Binary cross-entropy. Proper scoring rule — preferred over Brier for distinguishing well-calibrated forecasters at the tails. Clipped at eps so a single dead-wrong prediction doesn’t blow up to inf.

reliability_diagram(predictions, outcomes, *, n_bins=10)ReliabilityDiagram

Bucketed calibration diagnostic. miscalibration_area is the support-weighted L1 deviation from the identity line — one scalar you can trend over time.

calibration_report(predictions, outcomes, *, n_bins=10)CalibrationReport

Brier + log loss + reliability diagram in one immutable struct.
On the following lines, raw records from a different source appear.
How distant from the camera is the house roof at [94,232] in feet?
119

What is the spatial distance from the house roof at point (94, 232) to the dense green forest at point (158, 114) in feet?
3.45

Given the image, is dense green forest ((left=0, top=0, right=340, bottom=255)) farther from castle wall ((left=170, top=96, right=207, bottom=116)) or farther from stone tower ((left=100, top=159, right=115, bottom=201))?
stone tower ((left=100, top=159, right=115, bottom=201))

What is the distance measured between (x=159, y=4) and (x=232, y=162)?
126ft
The shape you put in a tearsheet header.

python
rep = hz.stats.calibration_report(predictions, outcomes, n_bins=10)
print(rep.brier, rep.log_loss, rep.reliability.miscalibration_area)
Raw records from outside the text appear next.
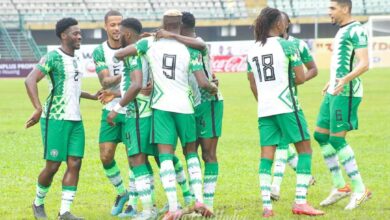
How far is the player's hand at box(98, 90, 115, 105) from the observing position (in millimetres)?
10148

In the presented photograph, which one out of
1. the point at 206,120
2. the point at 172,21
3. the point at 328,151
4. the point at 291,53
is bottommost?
the point at 328,151

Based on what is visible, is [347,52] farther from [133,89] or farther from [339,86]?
[133,89]

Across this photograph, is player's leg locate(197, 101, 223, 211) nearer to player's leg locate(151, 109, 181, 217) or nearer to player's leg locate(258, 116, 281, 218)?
player's leg locate(258, 116, 281, 218)

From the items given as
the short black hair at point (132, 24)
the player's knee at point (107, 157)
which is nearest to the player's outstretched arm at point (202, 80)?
the short black hair at point (132, 24)

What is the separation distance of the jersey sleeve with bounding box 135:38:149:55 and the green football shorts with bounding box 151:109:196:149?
0.60 m

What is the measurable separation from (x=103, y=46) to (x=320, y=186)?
385cm

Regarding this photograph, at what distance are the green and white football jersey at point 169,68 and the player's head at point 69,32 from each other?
33.5 inches

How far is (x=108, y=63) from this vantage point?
411 inches

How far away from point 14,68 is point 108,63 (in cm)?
4430

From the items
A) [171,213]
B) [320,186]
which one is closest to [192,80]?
[171,213]

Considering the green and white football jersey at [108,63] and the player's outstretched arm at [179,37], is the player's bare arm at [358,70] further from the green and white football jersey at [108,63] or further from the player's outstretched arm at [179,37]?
the green and white football jersey at [108,63]

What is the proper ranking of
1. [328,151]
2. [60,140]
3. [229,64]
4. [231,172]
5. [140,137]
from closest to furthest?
[140,137] → [60,140] → [328,151] → [231,172] → [229,64]

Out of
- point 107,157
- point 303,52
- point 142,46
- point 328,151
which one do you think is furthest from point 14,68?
point 142,46

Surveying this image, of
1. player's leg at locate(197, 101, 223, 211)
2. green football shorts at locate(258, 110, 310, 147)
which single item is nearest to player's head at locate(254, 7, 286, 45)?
green football shorts at locate(258, 110, 310, 147)
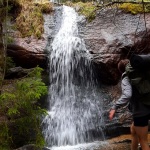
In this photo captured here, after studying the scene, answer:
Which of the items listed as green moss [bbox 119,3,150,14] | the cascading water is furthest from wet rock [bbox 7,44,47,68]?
green moss [bbox 119,3,150,14]

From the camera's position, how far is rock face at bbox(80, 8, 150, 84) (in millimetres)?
9938

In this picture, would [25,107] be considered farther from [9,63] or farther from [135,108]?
[9,63]

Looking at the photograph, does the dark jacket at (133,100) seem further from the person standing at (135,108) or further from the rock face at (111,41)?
the rock face at (111,41)

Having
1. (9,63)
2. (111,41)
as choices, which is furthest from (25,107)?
(111,41)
implied_probability(price, *, min_price=0.01, max_price=0.99)float

Clamped read of a binary-market YES price as P(YES). The clamp protects against on-the-edge quotes that would otherwise make Kelly blow up.
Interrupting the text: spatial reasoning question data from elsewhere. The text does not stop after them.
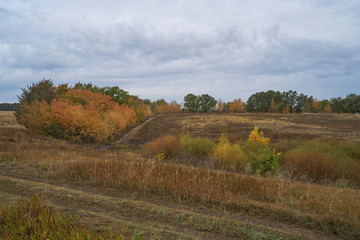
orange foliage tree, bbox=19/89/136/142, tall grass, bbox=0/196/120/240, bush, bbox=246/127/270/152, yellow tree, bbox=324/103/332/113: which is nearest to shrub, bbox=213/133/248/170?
bush, bbox=246/127/270/152

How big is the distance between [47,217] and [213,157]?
47.3 ft

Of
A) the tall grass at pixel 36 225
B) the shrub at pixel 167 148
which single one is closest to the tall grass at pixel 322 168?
the shrub at pixel 167 148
kelly_fraction(p_yes, yes_price, *, cap=0.5)float

Signed Kelly fraction. Positive → YES side, negative → NO side, zero → no edge. cap defaults to half-Kelly (0.5), widely considered the prudent ceiling for a real book; pass cap=None for raw Kelly.

python
# Forecast 60% YES at a 55% market price
f = hz.stats.kelly_fraction(p_yes=0.60, yes_price=0.55)
# 0.111... = (0.60 - 0.55) / (1 - 0.55)

convergence_score(yes_prices, outcome, *, weight="uniform")float

“Did this market actually price the outcome?” 1.0 means the market was always right, 0.5 is a coin flip, 0.0 means the market was always wrong. Use weight="linear" to weight ticks closer to resolution more heavily.

End-to-end example

python
import horizon as hz

# 1) Pull data with whichever provider
bars = list(hz.data.providers.alpaca(["AAPL"], start="2024-01-01").iter_bars())
prices = [b.close for b in bars]

# 2) One-line research workflow
rets = hz.stats.returns_from_prices(prices)
print(hz.stats.summary(rets))
print("Sharpe CI:", hz.stats.sharpe_ci(rets, seed=0))
print("Normality :", hz.stats.jarque_bera(rets))
print("IID check :", hz.stats.ljung_box(rets, lags=10))

For IV-on-real-quotes, see docs/venues/alpaca.mdxAlpaca.options_chain pulls the snapshot, hz.stats.implied_vol extracts IV from a premium without an embedded Greek field, and hz.stats.iv_rank ranks it against history.

Result types

TypeFields
ReturnsSummaryn, mean_per_period, vol_per_period, annualized_return, annualized_vol, sharpe, sortino, max_drawdown, skew, excess_kurtosis, periods_per_year
ConfidenceIntervalpoint_estimate, lower, upper, confidence, n_resamples
JarqueBeraResultstatistic, p_value, skew, excess_kurtosis
LjungBoxResultstatistic, p_value, lags, autocorrelations
DrawdownStatsmax_drawdown, peak_index, trough_index, recovery_index, duration_periods, recovery_periods
IVResultiv, inputs, premium, iterations, converged
BSInputsspot, strike, time_to_expiry, risk_free_rate, dividend_yield, option_type
ReliabilityDiagrambin_edges, bin_centers, mean_predicted, observed_frequency, counts, miscalibration_area
CalibrationReportn, brier, log_loss, reliability

All result types are frozen dataclasses — immutable, hashable where possible, safe to pickle into a tearsheet or audit log.

Dependencies

FunctionOptional depBehaviour without it
jarque_bera, ljung_boxscipyUses Numerical-Recipes chi-squared survival; results within numerical tolerance of scipy’s
implied_volpy_vollibPure-numpy bisection on [1e-4, 5.0]; ~50 iterations to 1e-8
everything elsenonePure numpy + stdlib

Install pip install -e ".[validate]" for scipy + sklearn, or pip install -e ".[options]" for py_vollib — both are recommended for production but not required.